Il Re Mohammed VI, accompagnato da Sua Altezza Reale il Principe Ereditario Moulay El Hassan, ha inaugurato mercoledì 7 maggio i lavori di costruzione della piattaforma di riserva di beni di prima necessità per la regione Rabat-Salé-Kénitra, nel comune di Ameur (prefettura di Salé). Questo progetto incarna la visione marocchina di resilienza e di rapida mobilitazione in caso di catastrofi. Da ricordare che nella sessione di lavoro presieduta dal Re Mohammed VI nel 20 septembre 2023 consacrata al programma di ricostruzione delle zone d’Al Haouz colpite dal terremoto. Il programma comprende anche la creazione nelle 12 regioni di una grande piattaforma di riserve di beni di prima necessità per affrontare immediatamente le calamità naturali.
Fa parte, quindi, delle Alte Linee Guida Reali volte a dotare ogni regione del Regno di una piattaforma di stoccaggio per beni di prima necessità (tende, coperte, letti, medicinali, generi alimentari) al fine di garantire una risposta immediata a crisi quali inondazioni, terremoti o incidenti industriali.
La piattaforma Rabat-Salé-Kénitra sarà costruita su un sito di 20 ettari, con un periodo di completamento di 12 mesi e un budget di 287,5 milioni di dirham. Comprenderà quattro magazzini da 5.000 m² ciascuno, due ricoveri per attrezzature di grandi dimensioni da 2.500 m², un eliporto e diversi parcheggi.

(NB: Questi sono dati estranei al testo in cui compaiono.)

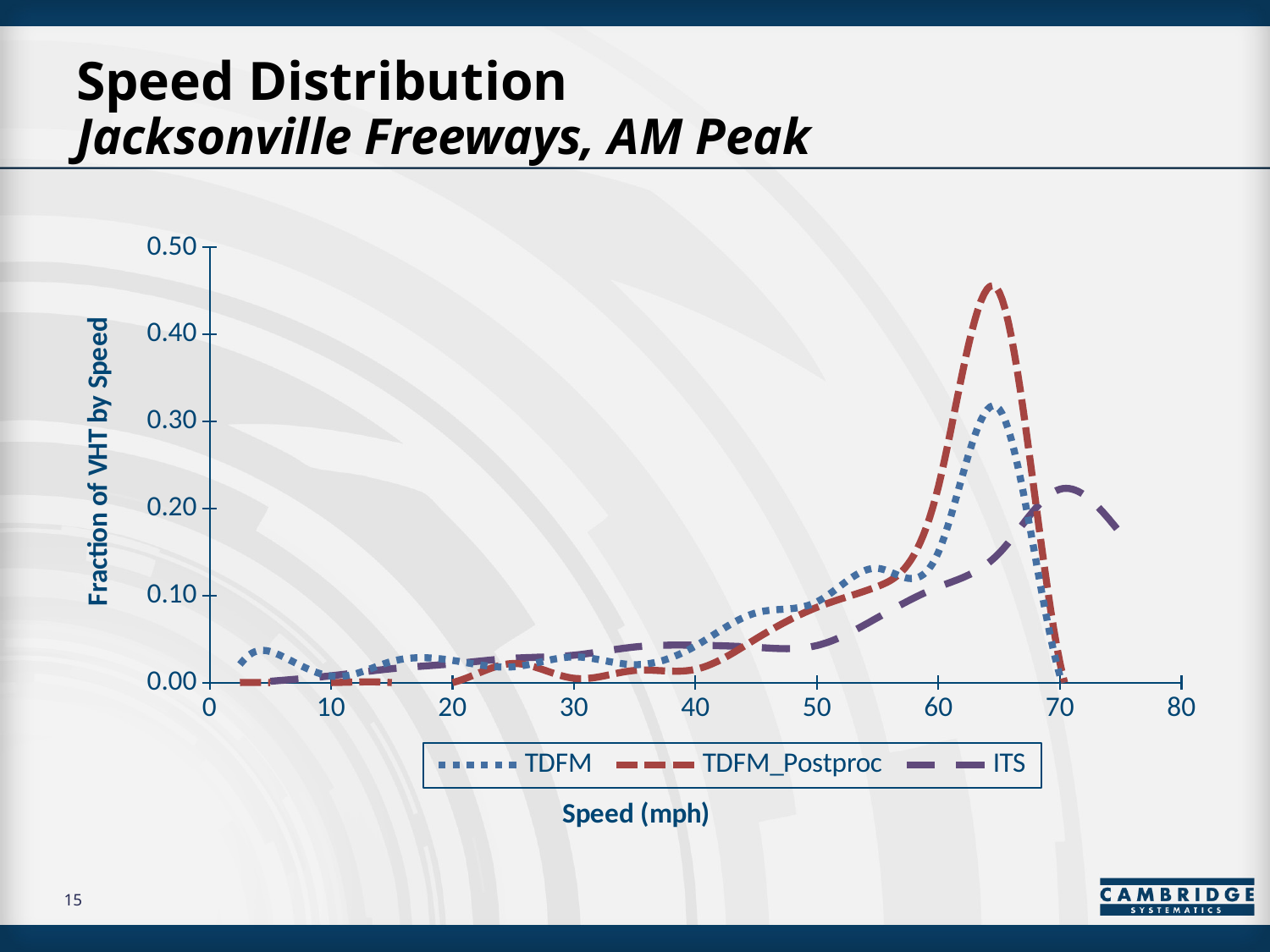
How many series does the legend list? 3 Which series has the lowest peak value on the chart? ITS Is the peak value of the TDFM_Postproc series greater or less than 0.40? greater Between 40 mph and 65 mph, do the values of the TDFM_Postproc series generally rise or fall? rise Is the peak value of the TDFM series greater or less than 0.30? greater What is the label of the vertical axis? Fraction of VHT by Speed Is the peak value of the ITS series greater or less than 0.20? greater What are the three series named in the legend? TDFM, TDFM_Postproc, ITS At a speed of about 65 mph, which series has the larger value, TDFM or TDFM_Postproc? TDFM_Postproc What kind of chart is shown on the slide? Line chart Which series reaches the highest peak value on the chart? TDFM_Postproc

Questo progetto fa parte di un programma nazionale completo, presentato al Sovrano in questa occasione, che prevede la creazione di dodici piattaforme analoghe per un investimento complessivo di 7 miliardi di dirham: 2 miliardi per le infrastrutture e 5 miliardi per l'acquisizione di attrezzature e prodotti di soccorso. Queste piattaforme occuperanno complessivamente una superficie di 240 ettari e ospiteranno 36 magazzini; le loro dimensioni saranno adeguate alla densità di popolazione e al profilo di rischio di ciascuna regione.
Per le sei regioni più popolate – Casablanca-Settat, Rabat-Salé-Kénitra, Marrakech-Safi, Fez-Meknes, Tangeri-Tetouan-Al Hoceima e Souss-Massa – le piattaforme includeranno quattro magazzini per un totale di 20.000 m² ciascuno. Le altre sei regioni – Oriental, Béni Mellal-Khénifra, Drâa-Tafilalet, Guelmim-Oued Noun, Laâyoune-Sakia El Hamra e Dakhla-Oued Ed Dahab – disporranno di due magazzini di 10.000 m² in totale. Le scorte previste sono destinate a consentire una risposta rapida in caso di calamità , rispondendo alle esigenze di soccorso, assistenza e cura delle vittime di calamità , nello spirito della visione proattiva reale.
Le strutture previste coprono diverse aree: alloggi di emergenza con 200.000 tende multiuso, brandine, materassi e coperte; nutrire le vittime di calamità attraverso cucine e panetterie mobili e kit alimentari; fornitura di acqua potabile ed energia elettrica tramite sistemi di depurazione e generatori mobili; sviluppo di capacità di intervento per combattere inondazioni, terremoti, frane, fango e persino rischi chimici e radiologici. La componente medica prevede la creazione di sei ospedali da campo da 50 posti letto nella prima fase e di altri sei nella seconda, con moduli operatori e servizi specializzati. Nei luoghi colpiti dalla catastrofe saranno allestiti posti medici avanzati, oltre a scorte di medicinali adatte alle esigenze immediate.
Queste piattaforme contribuiranno a rafforzare l'infrastruttura nazionale di emergenza, a semplificare la distribuzione degli aiuti e a migliorare la capacità del Regno di rispondere alle crisi. Permetteranno inoltre di costituire riserve sufficienti a soddisfare tre volte il fabbisogno generato dal terremoto di Al Haouz. Il programma contribuirà inoltre alla strutturazione di un ecosistema nazionale per la produzione di equipaggiamenti di soccorso. I siti sono stati scelti in base a criteri di sicurezza, a un'analisi dettagliata delle esigenze e dei rischi regionali e alle migliori pratiche e agli standard internazionali.